- [EXERCISE BRIEF]: Return every entry below verbatim, leaving out the pictures.

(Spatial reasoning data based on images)
──────────────────────────────

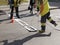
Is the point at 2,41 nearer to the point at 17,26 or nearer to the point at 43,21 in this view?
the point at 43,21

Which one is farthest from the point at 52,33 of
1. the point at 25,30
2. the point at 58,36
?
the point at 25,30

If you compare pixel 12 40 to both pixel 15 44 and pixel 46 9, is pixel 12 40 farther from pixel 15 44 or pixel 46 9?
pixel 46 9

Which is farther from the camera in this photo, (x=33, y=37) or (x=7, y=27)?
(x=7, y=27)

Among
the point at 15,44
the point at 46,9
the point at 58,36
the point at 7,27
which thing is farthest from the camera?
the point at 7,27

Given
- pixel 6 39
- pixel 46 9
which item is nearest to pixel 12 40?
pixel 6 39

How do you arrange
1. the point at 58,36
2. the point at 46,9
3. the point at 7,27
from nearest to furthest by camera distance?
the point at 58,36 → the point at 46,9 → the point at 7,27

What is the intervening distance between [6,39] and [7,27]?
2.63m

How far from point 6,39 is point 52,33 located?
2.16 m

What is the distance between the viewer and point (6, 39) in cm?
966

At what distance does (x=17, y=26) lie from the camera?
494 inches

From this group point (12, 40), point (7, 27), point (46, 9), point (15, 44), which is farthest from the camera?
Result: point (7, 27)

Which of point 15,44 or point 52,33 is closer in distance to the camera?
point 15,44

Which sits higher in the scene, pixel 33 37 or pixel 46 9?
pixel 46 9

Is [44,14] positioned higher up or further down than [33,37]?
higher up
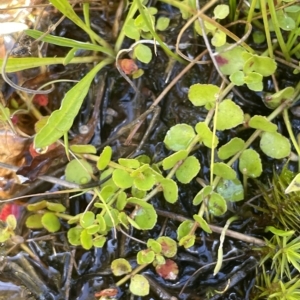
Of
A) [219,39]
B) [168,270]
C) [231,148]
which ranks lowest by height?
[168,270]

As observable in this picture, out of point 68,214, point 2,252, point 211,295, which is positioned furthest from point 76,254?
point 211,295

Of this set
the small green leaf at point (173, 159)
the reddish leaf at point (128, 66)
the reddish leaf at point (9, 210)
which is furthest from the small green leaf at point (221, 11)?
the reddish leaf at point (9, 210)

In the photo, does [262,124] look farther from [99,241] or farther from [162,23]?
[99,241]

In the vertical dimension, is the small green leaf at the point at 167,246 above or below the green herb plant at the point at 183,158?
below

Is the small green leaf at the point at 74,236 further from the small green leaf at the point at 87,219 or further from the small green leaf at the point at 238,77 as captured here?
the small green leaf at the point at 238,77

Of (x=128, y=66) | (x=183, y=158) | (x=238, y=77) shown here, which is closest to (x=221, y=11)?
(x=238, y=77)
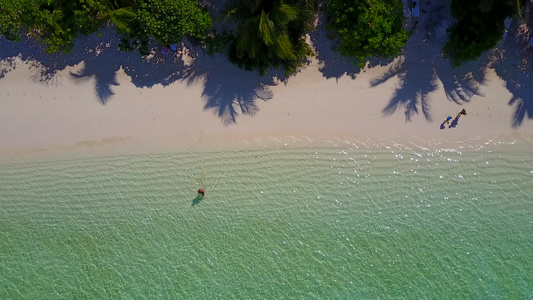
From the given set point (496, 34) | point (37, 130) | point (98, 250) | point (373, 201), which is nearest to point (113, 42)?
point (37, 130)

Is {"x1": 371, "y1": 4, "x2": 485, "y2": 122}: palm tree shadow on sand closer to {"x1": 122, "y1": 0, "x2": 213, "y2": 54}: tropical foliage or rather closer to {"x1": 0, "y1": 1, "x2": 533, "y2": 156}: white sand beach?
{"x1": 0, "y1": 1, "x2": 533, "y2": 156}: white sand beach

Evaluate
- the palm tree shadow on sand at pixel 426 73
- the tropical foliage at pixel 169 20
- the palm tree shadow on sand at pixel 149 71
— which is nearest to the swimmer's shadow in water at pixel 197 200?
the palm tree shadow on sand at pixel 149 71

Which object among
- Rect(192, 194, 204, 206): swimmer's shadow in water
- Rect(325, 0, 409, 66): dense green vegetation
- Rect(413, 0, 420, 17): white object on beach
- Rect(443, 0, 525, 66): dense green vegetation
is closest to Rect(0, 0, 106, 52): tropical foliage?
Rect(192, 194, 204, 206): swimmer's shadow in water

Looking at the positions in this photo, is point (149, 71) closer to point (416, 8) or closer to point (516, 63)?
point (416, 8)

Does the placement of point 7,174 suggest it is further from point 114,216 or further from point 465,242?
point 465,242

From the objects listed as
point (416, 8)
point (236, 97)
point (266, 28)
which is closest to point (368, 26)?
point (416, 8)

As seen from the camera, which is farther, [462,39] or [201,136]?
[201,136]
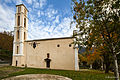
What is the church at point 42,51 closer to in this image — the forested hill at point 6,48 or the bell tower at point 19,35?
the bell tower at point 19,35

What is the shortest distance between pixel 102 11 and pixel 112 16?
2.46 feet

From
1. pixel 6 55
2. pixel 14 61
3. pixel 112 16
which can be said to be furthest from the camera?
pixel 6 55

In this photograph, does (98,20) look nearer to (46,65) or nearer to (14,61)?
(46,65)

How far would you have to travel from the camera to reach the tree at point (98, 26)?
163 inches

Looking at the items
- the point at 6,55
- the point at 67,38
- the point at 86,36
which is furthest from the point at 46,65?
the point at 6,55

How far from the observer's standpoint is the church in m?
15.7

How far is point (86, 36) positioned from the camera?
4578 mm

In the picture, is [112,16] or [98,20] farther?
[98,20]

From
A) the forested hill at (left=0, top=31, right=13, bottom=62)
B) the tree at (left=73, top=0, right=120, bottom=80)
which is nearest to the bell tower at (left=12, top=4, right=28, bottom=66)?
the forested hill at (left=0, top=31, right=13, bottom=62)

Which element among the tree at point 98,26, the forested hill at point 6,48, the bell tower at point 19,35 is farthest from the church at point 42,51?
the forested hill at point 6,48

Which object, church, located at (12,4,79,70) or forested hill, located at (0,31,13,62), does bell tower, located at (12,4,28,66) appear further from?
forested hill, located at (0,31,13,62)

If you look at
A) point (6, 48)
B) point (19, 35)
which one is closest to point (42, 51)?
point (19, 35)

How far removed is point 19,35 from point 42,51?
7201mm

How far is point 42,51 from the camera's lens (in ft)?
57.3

──────────────────────────────

- [THE OUTPUT]:
Is the point at 2,41 nearer to the point at 17,26 or nearer to the point at 43,21 in this view?
the point at 43,21

Which one is farthest from the point at 52,33 of
1. the point at 25,30
2. the point at 58,36
?
the point at 25,30

If you compare pixel 12 40 to both pixel 15 44 and pixel 46 9, is pixel 12 40 farther from pixel 15 44 or pixel 46 9?
pixel 46 9

Which is farther from the camera in this photo, (x=33, y=37) or (x=7, y=27)?
(x=7, y=27)

Among
the point at 15,44
the point at 46,9
the point at 58,36
the point at 7,27
which thing is farthest from the camera?
the point at 7,27

Given
- pixel 6 39
- pixel 46 9
which item is nearest to pixel 12 40?
pixel 6 39

How do you arrange
1. the point at 58,36
2. the point at 46,9
3. the point at 7,27
from nearest to furthest by camera distance?
the point at 58,36 → the point at 46,9 → the point at 7,27

What is the intervening distance between [6,39] and [7,27]?
2.63m

How far from point 6,39 is point 52,33 located?
2.16 m

What is the distance between the viewer and point (6, 39) in cm?
966

At what distance does (x=17, y=26) lie from the camera?
494 inches

From this group point (12, 40), point (7, 27), point (46, 9), point (15, 44), which is farthest from the camera?
Result: point (7, 27)

Which of point 15,44 or point 52,33 is closer in distance to the camera?
point 15,44

Which sits higher in the scene, pixel 33 37 or pixel 46 9?
pixel 46 9

Is [44,14] positioned higher up or further down than [33,37]?
higher up
Of
A) [219,39]
B) [168,270]
C) [231,148]
which ranks lowest by height?
[168,270]

As observable in this picture, out of point 68,214, point 2,252, point 211,295, which is positioned furthest from point 76,254?
point 211,295

Of this set
the small green leaf at point (173, 159)
the reddish leaf at point (128, 66)
the reddish leaf at point (9, 210)
which is furthest from the small green leaf at point (221, 11)?
the reddish leaf at point (9, 210)

In the photo, does [262,124] look farther from [99,241] or farther from [162,23]?
[99,241]

In the vertical dimension, is the small green leaf at the point at 167,246 above or below the green herb plant at the point at 183,158?
below

Is the small green leaf at the point at 74,236 further from the small green leaf at the point at 87,219 or further from the small green leaf at the point at 238,77 as captured here?
the small green leaf at the point at 238,77

Of (x=128, y=66) | (x=183, y=158) | (x=238, y=77) shown here, which is closest to (x=221, y=11)?
(x=238, y=77)
From the given set point (496, 34) | point (37, 130) | point (98, 250) | point (373, 201), which is nearest to point (113, 42)?
point (37, 130)

Is {"x1": 371, "y1": 4, "x2": 485, "y2": 122}: palm tree shadow on sand closer to {"x1": 122, "y1": 0, "x2": 213, "y2": 54}: tropical foliage or rather closer to {"x1": 0, "y1": 1, "x2": 533, "y2": 156}: white sand beach?
{"x1": 0, "y1": 1, "x2": 533, "y2": 156}: white sand beach

Evaluate
- the palm tree shadow on sand at pixel 426 73
- the tropical foliage at pixel 169 20
- the palm tree shadow on sand at pixel 149 71
— which is nearest to the swimmer's shadow in water at pixel 197 200?
the palm tree shadow on sand at pixel 149 71

Which object among
- Rect(192, 194, 204, 206): swimmer's shadow in water
- Rect(325, 0, 409, 66): dense green vegetation
- Rect(413, 0, 420, 17): white object on beach
- Rect(443, 0, 525, 66): dense green vegetation
is closest to Rect(0, 0, 106, 52): tropical foliage?
Rect(192, 194, 204, 206): swimmer's shadow in water

Looking at the positions in this photo, is point (149, 71) closer to point (416, 8) or closer to point (516, 63)?
point (416, 8)

Does the placement of point 7,174 suggest it is further from point 114,216 or further from point 465,242?
point 465,242

From the objects listed as
point (416, 8)
point (236, 97)
point (266, 28)
which is closest to point (368, 26)?
point (416, 8)

As seen from the camera, which is farther, [462,39] or [201,136]?
[201,136]
What is the church at point 42,51 closer to in this image — the forested hill at point 6,48 or the bell tower at point 19,35?
the bell tower at point 19,35

What is the shortest distance between pixel 102 11 and pixel 112 16?
2.46 feet

From
1. pixel 6 55
2. pixel 14 61
3. pixel 112 16
which can be said to be furthest from the camera?
pixel 6 55

In this photograph, does (98,20) look nearer to (46,65) or nearer to (14,61)?
(46,65)

How far would you have to travel from the camera to reach the tree at point (98, 26)?
163 inches

Looking at the items
- the point at 6,55
- the point at 67,38
- the point at 86,36
which is furthest from the point at 46,65?
the point at 6,55

How far from the observer's standpoint is the church in m?
15.7

How far is point (86, 36) positioned from the camera?
4578 mm

In the picture, is [112,16] or [98,20] farther?
[98,20]

From
A) the forested hill at (left=0, top=31, right=13, bottom=62)
B) the tree at (left=73, top=0, right=120, bottom=80)
which is nearest to the bell tower at (left=12, top=4, right=28, bottom=66)?
the forested hill at (left=0, top=31, right=13, bottom=62)

Which element among the tree at point 98,26, the forested hill at point 6,48, the bell tower at point 19,35 is farthest from the church at point 42,51?
the forested hill at point 6,48

Which object, church, located at (12,4,79,70) or forested hill, located at (0,31,13,62), does bell tower, located at (12,4,28,66) appear further from?
forested hill, located at (0,31,13,62)

If you look at
A) point (6, 48)
B) point (19, 35)
which one is closest to point (42, 51)?
point (19, 35)

How far removed is point 19,35 from point 42,51?
7201mm

How far is point 42,51 from the camera's lens (in ft)?
57.3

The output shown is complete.